That sounds closer to what I hear. Thanks!



Maroseika said:


> this [j] is very weak, as already mentioned. But although the weaker it is the faster is the speech, but it's definetely always there no matter how fast one speaks. At least [sʊɕːɪstˈvʲitʲɪlʲn*əə*] would sound extremely weird.



As other Russians users said above that there is no [j] in these vowel clusters in fast speech and I don't hear it at all, I have to agree with them. The monophtong is surely not a [əː], though, but rather closer to [e̞], as confirmed by @Eirwyn.

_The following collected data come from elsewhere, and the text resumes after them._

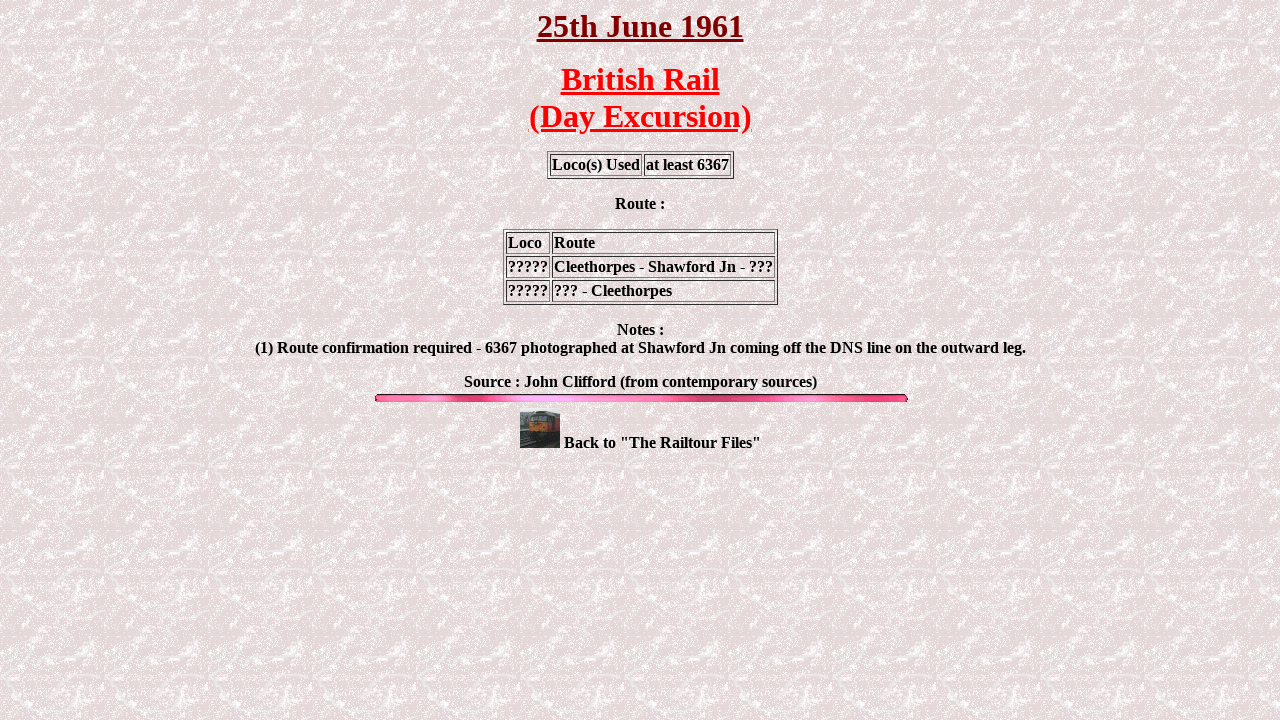

--- FILE ---
content_type: text/html
request_url: http://www.sixbellsjunction.co.uk/60s/610625br.html
body_size: 1795
content:
<!-- saved from url=(0022)http://internet.e-mail -->
<html>

<head>
<meta http-equiv="Content-Type"
content="text/html; charset=iso-8859-1">
<meta name="GENERATOR" content="Microsoft FrontPage 6.0">
<title>The Railtour Files</title>
</head>

<body background="../graphics/granite1.gif" text="#000000" bgproperties="fixed">

<p align="center"><font color="#800000" size="6"><b><u>25th June 1961</u></b></font></p>

<p align="center"><u><font size="6" color="#FF0000"><b>British Rail</b></font></u><font color="#FF0000" size="6"><b><u><br>
</u></b></font><u><font size="6" color="#FF0000"><b>(Day Excursion)</b></font></u></p>
<div align="center"><center>

<table border="1">
    <tr>
        <td><strong>Loco(s) Used</strong></td>
        <td><b>at least 6367</b></td>
    </tr>
    </table>
</center></div>

<p align="center"><b>Route :</b></p>
<div align="center"><center>

<table border="1">
    <tr>
        <td><b>Loco</b></td>
        <td><b>Route</b></td>
    </tr>
    <tr>
        <td><b>?????</b></td>
        <td>
          <b><span style="font-family: Times New Roman">Cleethorpes - Shawford 
			Jn - ???</span></b></td>
    </tr>
    <tr>
        <td><b>?????</b></td>
        <td>
          <b><span style="font-family: Times New Roman">??? 
			- Cleethorpes</span></b></td>
    </tr>
    </table>
</center></div>

<p align="center"><b>Notes :<br>
(1) Route confirmation required - 6367 photographed at Shawford Jn coming off 
the DNS line on the outward leg.</b></p>
<p align="center"><b>Source : John Clifford (from contemporary sources)</b><strong><br>
</strong><b><img src="../graphics/bar85.gif" width="540" height="17"><br>
<a href="ht1961.html"><img
src="../graphics/button65.gif" width="40" height="40"></a>  Back to &quot;The Railtour Files&quot;
</b></p>

</body>
</html>
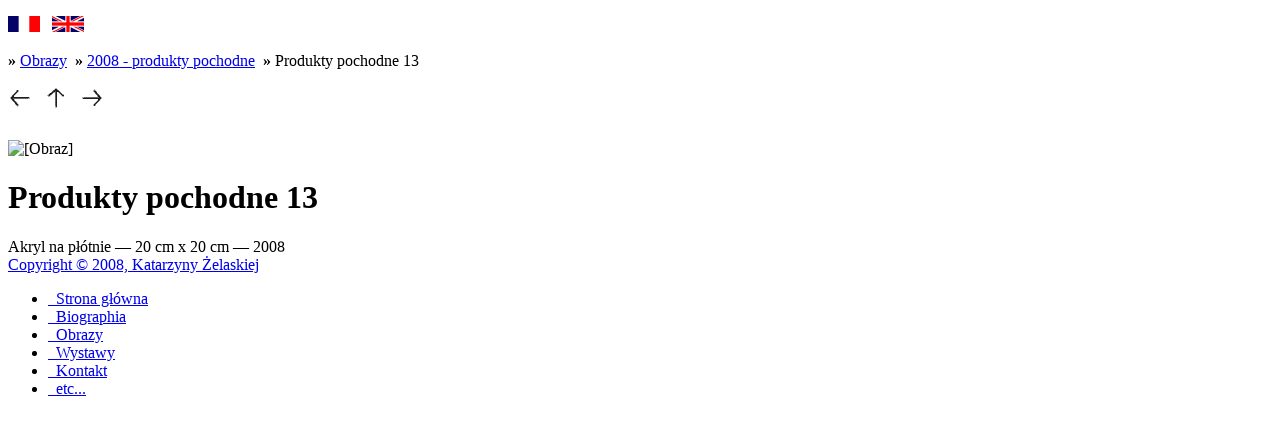

--- FILE ---
content_type: text/html
request_url: http://zelaska.com/pl/paintings/2008/2008-wproduitderiv13.html
body_size: 5881
content:
<!doctype html>
<html xmlns="http://www.w3.org/1999/xhtml" xml:lang="pl" lang="pl">
<head>
  <meta charset="utf-8" />
  <!--  Nie edytuj! Ten plik został wygenerowany automagicznie przez: "jer4kbz.pl",  od: 2018-02-10 10:00   -->
  <title></title>
  <meta name="author"       content="Katarzyna Żelaska" />
  <meta name="copyright"    content="Copyright &#169; 1973-2018, Katarzyny Żelaskiej" />
  <meta name="generator"    content="Perl skrypty 'jer4kbz.pl'" />
  <meta name="robots"       content="index,follow" />
  <meta name="audience"     content="all" />
  <meta name="description"  content="" />
  <meta name="keywords"     content="katarzyna,żelaska,kasia,artysta,malarz,malarstwo,współczesne,współczesny,technika mieszana,pariż,francja,warszawa,polska," />
  <meta name="viewport"     content="width=device-width, initial-scale=1.0" />
  <link rel="stylesheet"    type="text/css"     href="/css/style.css" media="screen" title="kbz" />
  <link rel="stylesheet"    type="text/css"     href="/css/print.css" media="print" />
  <link rel="icon"          type="image/png"    href="/graphics/banners/favico.png" />
  <link rel="shortcut icon" type="image/x-icon" href="/graphics/banners/favico.ico" />  <!-- billg :!!!  -->
  <link rel="author"        type="text/html"    href="/pl/contact.html" />
  <link rel="license"       type="text/html"    href="/pl/copyright.html" />
  <link rel="home"          type="text/html"    href="/pl/index.html" />
  <link rel="index"         type="text/html"    href="/pl/index.html" />
  <link rel="contents"      type="text/html"    href="/pl/sitemap.html" />
  <link rel="prev"          type="text/html"    href="/pl/paintings/2008/2008-wproduitderiv12.html" />
  <link rel="next"          type="text/html"    href="/pl/paintings/2008/2008-wproduitderiv14.html" />
  <link rel="first"         type="text/html"    href="/pl/paintings/2008/2006_geom.html" />
  <link rel="last"          type="text/html"    href="/pl/paintings/2008/2008-wproduitderiv17.html" />
  <script type="text/javascript">
    document.onkeydown = function (e) {
      key = window.event ? event.key : e.key;
      switch (key) {
        case 'ArrowLeft':   window.location    = "/pl/paintings/2008/2008-wproduitderiv12.html"; break;
        case 'ArrowUp':     window.location    = "/pl/paintings/2008/index.html"; break;
        case 'ArrowRight':  window.location    = "/pl/paintings/2008/2008-wproduitderiv14.html"; break;
        default: return;  // exit this handler for other keys
      }
    e.preventDefault();   // prevent the default action
    };
</script>
</head>
<body id="topage">   <!-- doesn't work / breaks IE < 7-->
<div id="container">

<div id="header" class="navig">
  <p id="tflags">
    <a href="/fr/paintings/2008/2008-wproduitderiv13.html" title="Cette page en français" hreflang="fr"><img src="/graphics/flags/nav32x16_fr.png" width="32" height="16" alt="[Drapeau français]" title="Cette page en français" /></a>
    &nbsp;
    <a href="/en/paintings/2008/2008-wproduitderiv13.html" title="This Page in English" hreflang="en"><img src="/graphics/flags/nav32x16_en.png" width="32" height="16" alt="[English flag]" title="This Page in English" /></a>
  </p>
  <p class="bread" id="breadc">
    <b>&#187;</b>&nbsp;<a href="/pl/paintings/index.html" title="Obrazy Katarzyny Żelaskiej">Obrazy</a>
    &nbsp;<b>&#187;</b>&nbsp;<a href="/pl/paintings/2008/index.html" title="Prace Katarzyny Żelaskiej : 2008 - produkty pochodne">2008 - produkty pochodne</a>
    &nbsp;<b>&#187;</b>&nbsp;Produkty pochodne 13
  </p>
  <p id="navaro">
    <a href="/pl/paintings/2008/2008-wproduitderiv12.html" title="Poprzedni obraz"><img src="/graphics/navigation/24_prev.png" width="24" height="24" alt="pozostawiony strałka ikona" title="Poprzedni obraz" /></a>
&nbsp;
    <a href="/pl/paintings/2008/index.html" title="W góre,"><img src="/graphics/navigation/24_upto.png" width="24" height="24" alt="góra strałka ikona" title="W góre," /></a>
&nbsp;
    <a href="/pl/paintings/2008/2008-wproduitderiv14.html" title="Następny obraz"><img src="/graphics/navigation/24_next.png" width="24" height="24" alt="prawo strałka ikona" title="Następny obraz" /></a>
  </p>
</div>  <!-- id="header" -->

<div id="colsrc">
<!-- _____  source file  _____ -->


<div class="mycenter">
<div style="line-height: 10px;">&#160;</div>
<div id="forSwipe" ontouchstart="touchStart(event,'forSwipe');"  ontouchend="touchEnd(event);" ontouchmove="touchMove(event);" ontouchcancel="touchCancel(event);">
<img src="/images/paintings/large/2008-wproduitderiv13.jpg" width="800" height="537" alt="[Obraz]" title="Obraz: Produkty pochodne 13" />
</div>  <!-- forSwipe -->
<h1>Produkty pochodne 13</h1>
Akryl na płótnie &#8212; 20 cm x 20 cm  &#8212; 2008<br />
<a class="small" href="/pl/copyright.html">Copyright &#169; 2008, Katarzyny Żelaskiej</a>

</div>  <!-- class=mycenter -->
<!-- _____  source file  _____ -->
</div>  <!-- id="colsrc" -->

<div id="colnav" class="navig">
  <ul>
    <li><a href="/pl/index.html" title="Witamy na stronie Katarzyny Żelaskiej" accesskey="1">&nbsp;&nbsp;Strona główna</a></li>
    <li><a href="/pl/biography.html" title="Nota biograficzna Katarzyny Żelaskiej">&nbsp;&nbsp;Biographia</a></li>
    <li><a href="/pl/paintings/index.html" title="Obrazy Katarzyny Żelaskiej">&nbsp;&nbsp;Obrazy</a></li>
    <li><a href="/pl/exhibits/index.html" title="Wystawy Katarzyny Żelaskiej">&nbsp;&nbsp;Wystawy</a></li>
    <li><a href="/pl/contact.html" title="Jak kontaktować się z Katarzyną Żelaską " accesskey="7">&nbsp;&nbsp;Kontakt</a></li>
    <li><a href="/pl/etc/index.html" title="etc... Katarzyny Żelaskiej">&nbsp;&nbsp;etc...</a></li>
  </ul>
</div>  <!-- id="colnav" -->

</div>  <!-- id="container" -->
</body>
</html>
<!--  Koniec pliku generowanego automagicznie przez: "jer4kbz.pl",  od: 2018-02-10 10:00   -->
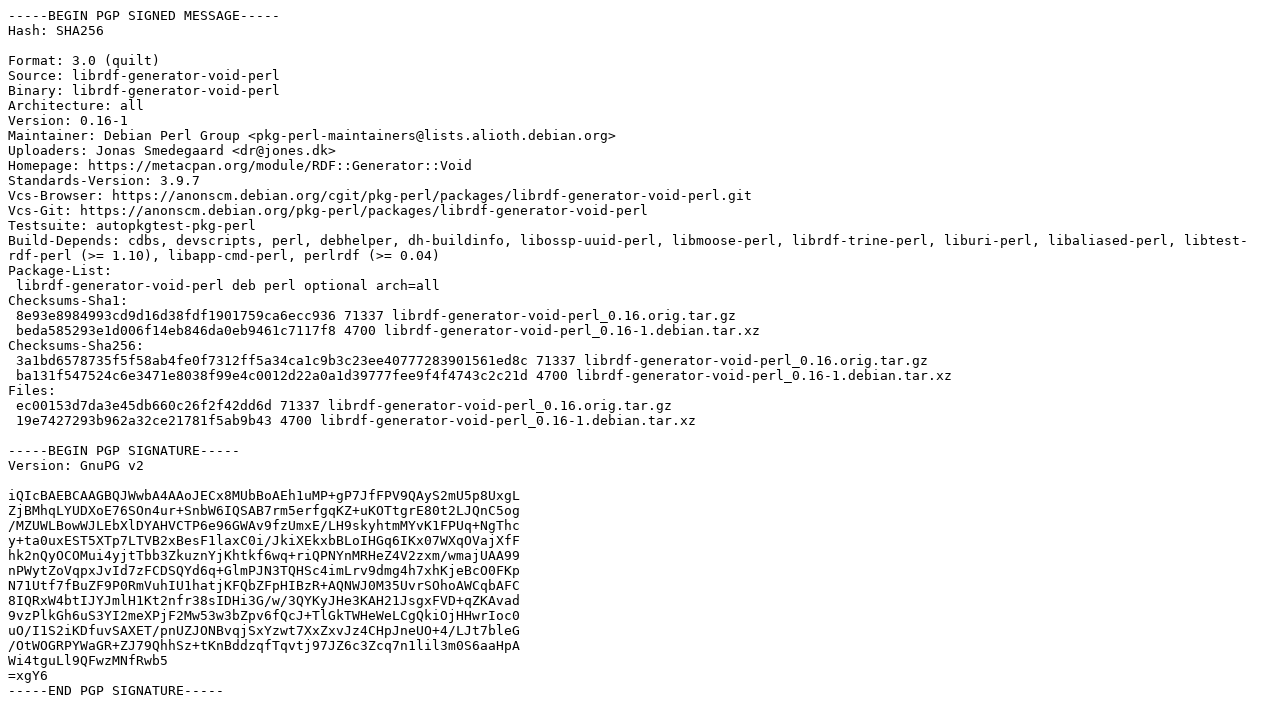

--- FILE ---
content_type: text/plain
request_url: http://ubuntu.grn.es/pool/universe/libr/librdf-generator-void-perl/librdf-generator-void-perl_0.16-1.dsc
body_size: 2316
content:
-----BEGIN PGP SIGNED MESSAGE-----
Hash: SHA256

Format: 3.0 (quilt)
Source: librdf-generator-void-perl
Binary: librdf-generator-void-perl
Architecture: all
Version: 0.16-1
Maintainer: Debian Perl Group <pkg-perl-maintainers@lists.alioth.debian.org>
Uploaders: Jonas Smedegaard <dr@jones.dk>
Homepage: https://metacpan.org/module/RDF::Generator::Void
Standards-Version: 3.9.7
Vcs-Browser: https://anonscm.debian.org/cgit/pkg-perl/packages/librdf-generator-void-perl.git
Vcs-Git: https://anonscm.debian.org/pkg-perl/packages/librdf-generator-void-perl
Testsuite: autopkgtest-pkg-perl
Build-Depends: cdbs, devscripts, perl, debhelper, dh-buildinfo, libossp-uuid-perl, libmoose-perl, librdf-trine-perl, liburi-perl, libaliased-perl, libtest-rdf-perl (>= 1.10), libapp-cmd-perl, perlrdf (>= 0.04)
Package-List:
 librdf-generator-void-perl deb perl optional arch=all
Checksums-Sha1:
 8e93e8984993cd9d16d38fdf1901759ca6ecc936 71337 librdf-generator-void-perl_0.16.orig.tar.gz
 beda585293e1d006f14eb846da0eb9461c7117f8 4700 librdf-generator-void-perl_0.16-1.debian.tar.xz
Checksums-Sha256:
 3a1bd6578735f5f58ab4fe0f7312ff5a34ca1c9b3c23ee40777283901561ed8c 71337 librdf-generator-void-perl_0.16.orig.tar.gz
 ba131f547524c6e3471e8038f99e4c0012d22a0a1d39777fee9f4f4743c2c21d 4700 librdf-generator-void-perl_0.16-1.debian.tar.xz
Files:
 ec00153d7da3e45db660c26f2f42dd6d 71337 librdf-generator-void-perl_0.16.orig.tar.gz
 19e7427293b962a32ce21781f5ab9b43 4700 librdf-generator-void-perl_0.16-1.debian.tar.xz

-----BEGIN PGP SIGNATURE-----
Version: GnuPG v2

iQIcBAEBCAAGBQJWwbA4AAoJECx8MUbBoAEh1uMP+gP7JfFPV9QAyS2mU5p8UxgL
ZjBMhqLYUDXoE76SOn4ur+SnbW6IQSAB7rm5erfgqKZ+uKOTtgrE80t2LJQnC5og
/MZUWLBowWJLEbXlDYAHVCTP6e96GWAv9fzUmxE/LH9skyhtmMYvK1FPUq+NgThc
y+ta0uxEST5XTp7LTVB2xBesF1laxC0i/JkiXEkxbBLoIHGq6IKx07WXqOVajXfF
hk2nQyOCOMui4yjtTbb3ZkuznYjKhtkf6wq+riQPNYnMRHeZ4V2zxm/wmajUAA99
nPWytZoVqpxJvId7zFCDSQYd6q+GlmPJN3TQHSc4imLrv9dmg4h7xhKjeBcO0FKp
N71Utf7fBuZF9P0RmVuhIU1hatjKFQbZFpHIBzR+AQNWJ0M35UvrSOhoAWCqbAFC
8IQRxW4btIJYJmlH1Kt2nfr38sIDHi3G/w/3QYKyJHe3KAH21JsgxFVD+qZKAvad
9vzPlkGh6uS3YI2meXPjF2Mw53w3bZpv6fQcJ+TlGkTWHeWeLCgQkiOjHHwrIoc0
uO/I1S2iKDfuvSAXET/pnUZJONBvqjSxYzwt7XxZxvJz4CHpJneUO+4/LJt7bleG
/OtWOGRPYWaGR+ZJ79QhhSz+tKnBddzqfTqvtj97JZ6c3Zcq7n1lil3m0S6aaHpA
Wi4tguLl9QFwzMNfRwb5
=xgY6
-----END PGP SIGNATURE-----
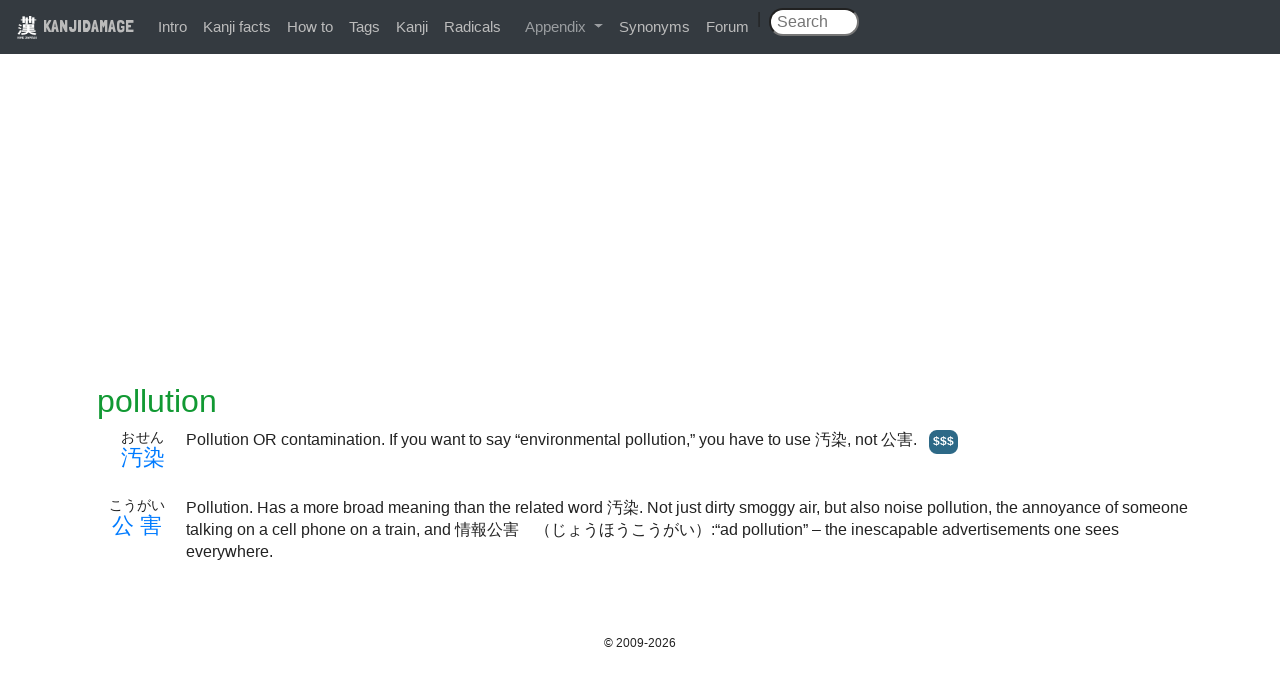

--- FILE ---
content_type: text/html; charset=utf-8
request_url: https://www.kanjidamage.com/synonyms/376-pollution
body_size: 2709
content:
<!DOCTYPE html>
<html>
<head>
<meta content='text/html;charset=UTF-8' http-equiv='content-type'>
<title>
pollution
|
KANJIDAMAGE
</title>
<meta name="csrf-param" content="authenticity_token" />
<meta name="csrf-token" content="hqyFEBouiAYnH0bIcfpcjEG0DJ/p+DOBu58eXa1SGCqMG5cYl3rroBiwfzKQ1++jcibxeB/eESHlD28fkzsDlg==" />
<link rel="stylesheet" media="all" href="/assets/application-0bd3c513a46a89c1ce37cbeaa3416a2bc679cbd989a30d412aa3aac5bee3be7a.css" />
<script src="/assets/application-7ce1c48ab83af4c55139323447d68fd9aa6ca37f8ee4dde06addfc9be0f8a91d.js"></script>
<link href='https://fonts.googleapis.com/css?family=Londrina+Solid' rel='stylesheet' type='text/css'>
<link rel="shortcut icon" href="/favicon.ico" />
<meta property="fb:app_id" content="122407024560957"/>
<meta content='width=device-width,initial-scale=1,maximum-scale=1,user-scalable=no' name='viewport'>
<meta content='pollution' name='description'>

<script>
  var _gaq = _gaq || [];
  _gaq.push(['_setAccount', 'UA-12423647-1']);
  _gaq.push(['_trackPageview']);
  
  (function() {
    var ga = document.createElement('script'); ga.type = 'text/javascript'; ga.async = true;
    ga.src = ('https:' == document.location.protocol ? 'https://ssl' : 'http://www') + '.google-analytics.com/ga.js';
    var s = document.getElementsByTagName('script')[0]; s.parentNode.insertBefore(ga, s);
  })();
</script>
          <script type='text/javascript'>
            var mpq = [];
            mpq.push(["init", "c9b49675ff5c8dd8c73e0b5c73987bfc"]);
            (function(){var b,a,e,d,c;b=document.createElement("script");b.type="text/javascript";b.async=true;b.src=(document.location.protocol==="https:"?"https:":"http:")+"//api.mixpanel.com/site_media/js/api/mixpanel.js";a=document.getElementsByTagName("script")[0];a.parentNode.insertBefore(b,a);e=function(f){return function(){mpq.push([f].concat(Array.prototype.slice.call(arguments,0)))}};d=["track","track_links","track_forms","register","register_once","identify","name_tag","set_config"];for(c=0;c<d.length;c++){mpq[d[c]]=e(d[c])}})();
          </script>
</head>
<body>
<div id="fb-root"></div>
<script>
  (function(d, s, id) {
    var js, fjs = d.getElementsByTagName(s)[0];
    if (d.getElementById(id)) return;
    js = d.createElement(s); js.id = id;
    js.src = "//connect.facebook.net/en_US/all.js#xfbml=1&appId=122407024560957";
    fjs.parentNode.insertBefore(js, fjs);
  }(document, 'script', 'facebook-jssdk'));
</script>
<div class='navbar navbar-expand-md bg-dark navbar-dark fixed-top'>
<div class='navbar-brand'>
<a class="brand" href="/"><img class='logo' src='/images/kanjidamage.png'>
KANJIDAMAGE
</a></div>
<button class='navbar-toggler' data-target='.navbar-collapse' data-toggle='collapse' type='button'>
<span class='navbar-toggler-icon'></span>
</button>
<div class='collapse navbar-collapse'>
<ul class='navbar-nav'>
<li><a href="/introduction">Intro</a></li>
<li><a href="/kanji_facts">Kanji facts</a></li>
<li><a href="/howto">How to</a></li>
<li><a href="/tags">Tags</a></li>
<li><a href="/japanese_symbols">Kanji</a></li>
<li><a href="/radicals">Radicals</a></li>
<li class='nav-item dropdown'>
<a aria-expanded='false' aria-haspopup='true' class='nav-link dropdown-toggle' data-toggle='dropdown' href='#' id='navbarDropdown' role='button'>
Appendix
</a>
<div aria-labelledby='navbarDropdown' class='dropdown-menu'>
<a class="dropdown-item" href="/appendix/onyomikeywords">Onyomi</a>
<a class="dropdown-item" href="/appendix/illpairs">Ill pairs</a>
<a class="dropdown-item" href="/dupes">Dupes</a>
<a class="dropdown-item" href="/articles">Articles</a>
<a class="dropdown-item" href="/appendix/longshortvowels">Long short vowlels</a>
</div>
</li>
<li><a href="/synonyms">Synonyms</a></li>
<li><a href="http://kanjidamage.fr.yuku.com/forums/2/kanjidamage-forums">Forum</a></li>
| &nbsp;
<form class="navbar-search pull-right" action="/kanji/search" accept-charset="UTF-8" method="get"><input name="utf8" type="hidden" value="&#x2713;" />
<input type="text" name="q" id="q" class="search-query" placeholder=" Search" />
&nbsp;&nbsp;&nbsp;&nbsp;
</form>

</ul>
</div>
</div>
<br>
<div class='container'>
</div>
<div class='container'><div class="adsense">
<script async src="//pagead2.googlesyndication.com/pagead/js/adsbygoogle.js"></script>
<!-- kanjiresponsive -->
<ins class="adsbygoogle"
     style="display:block"
     data-ad-client="ca-pub-3566358308304401"
     data-ad-slot="3615792576"
     data-ad-format="auto"></ins>
<script>
(adsbygoogle = window.adsbygoogle || []).push({});
</script>
</div>

<div class='row'>
<h2>
&nbsp;&nbsp;
<span class='translation'>pollution</span>
</h2>
</div>
<table class='definition'>
<tr>
<td>
<ruby>
<span class='kanji_character'><ruby><a href="/kanji/653-dirty-汚">汚</a><a href="/kanji/365-dye-染">染</a><rp>(</rp><rt>おせん</rt><rp>)</rp></ruby></span>
</ruby>
</td>
<td>
Pollution OR contamination. If you want to say “environmental pollution,” you have to use 汚染, not 公害.
&nbsp;&nbsp;<a class="label label-info" href="/tags/75">$$$</a>
</td>
</tr>
<tr>
<td>
&nbsp;
</td>
</tr>

<tr>
<td>
<ruby>
<span class='kanji_character'><ruby><a href="/kanji/137-public-公">公</a><a href="/kanji/462-damage-害">害</a><rp>(</rp><rt>こうがい</rt><rp>)</rp></ruby></span>
</ruby>
</td>
<td>
Pollution. Has a more broad meaning than the related word 汚染. Not just dirty smoggy air, but also noise pollution, the annoyance of someone talking on a cell phone on a train, and 情報公害　（じょうほうこうがい）:“ad pollution” – the inescapable advertisements one sees everywhere.

</td>
</tr>
<tr>
<td>
&nbsp;
</td>
</tr>

</table>
<div class='col-md-10'>

<br>
<br>
</div>
</div>
<footer>
&copy; 2009-2026
</footer>
</body>
</html>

I'd appreciate if some moderator could rename this thread to "Pronunciation of unstressed endings -ое and -ая". So, it will be easier to find by other learners of Russian with the same question.


----------



## Nikined

Awwal12 said:


> Normally there is no [j] in the unstressed inflectional vowel clusters. Not even in slower speech, it is purely phonemic (just what I mentioned recently in the thread about the IPA in dictionaries);


А в других славянских языках, не знаете, такая же история?
Например, Украïна; репрезентациja


----------



## Awwal12

At least Ukrainian keeps intervocal [j] intact, and quite consistently.


----------



## Assiduous student

I also have the feeling intervocalic /j/ is present only suggestively if at all, and the example of the Ukrainian pronunciation of украина is a case in point. I would add: следующий - often sounds like следущий (native speakers might comment on whether this is so); проект sounds like проэкт or has only the most suggestive /j/. Probably it is [ɪ̯], as mentioned by Awwal, or not there at all. I would like to bring into this verb conjugation patterns that have -аешь and similar endings, apparently with no or only the very most fleeting /j/ (знаешь=знаэшь),

A final thing that surprised me listening to the recording of У войны не женское лицо is that ЕЩЁ can be pronounced without an initial yod - and indeed that is how the reader pronounces it consistently, ie. ищё. And a final, final thing is that the interesting video on старомосковское произношение on Youtube by Микитко сын Алексеев shows that the Old Moscow way of pronouncing иx, им, etc had an initial yod, in fact, like the Ukrainian їх, їм.


----------



## Nikined

I think as in the case with "следующий" (not "проект", though) Russian words have several ways of pronunciation, more strict and more informal used in speech


----------



## Awwal12

Anyway, pronunciation "следущий" (and some other adjectives and nouns originating from active present participles with unstressed endings) seems kind of lexicalized. The participles in general are pronounced differently, but one must have in mind that colloquial Russian basically lacks active present participles whatsoever (that element of the literary language is loaned from Church Slavonic).


----------



## Nikined

Assiduous student said:


> следующий - often sounds like следущий


I remembered the word "diaper", American pronunciation of which can be both with [ə] and without it, [ˈdaɪ(ə)pɚ]. Isn't it similar to this, a more complicated correct pronunciation and a "lazy" conversational?


----------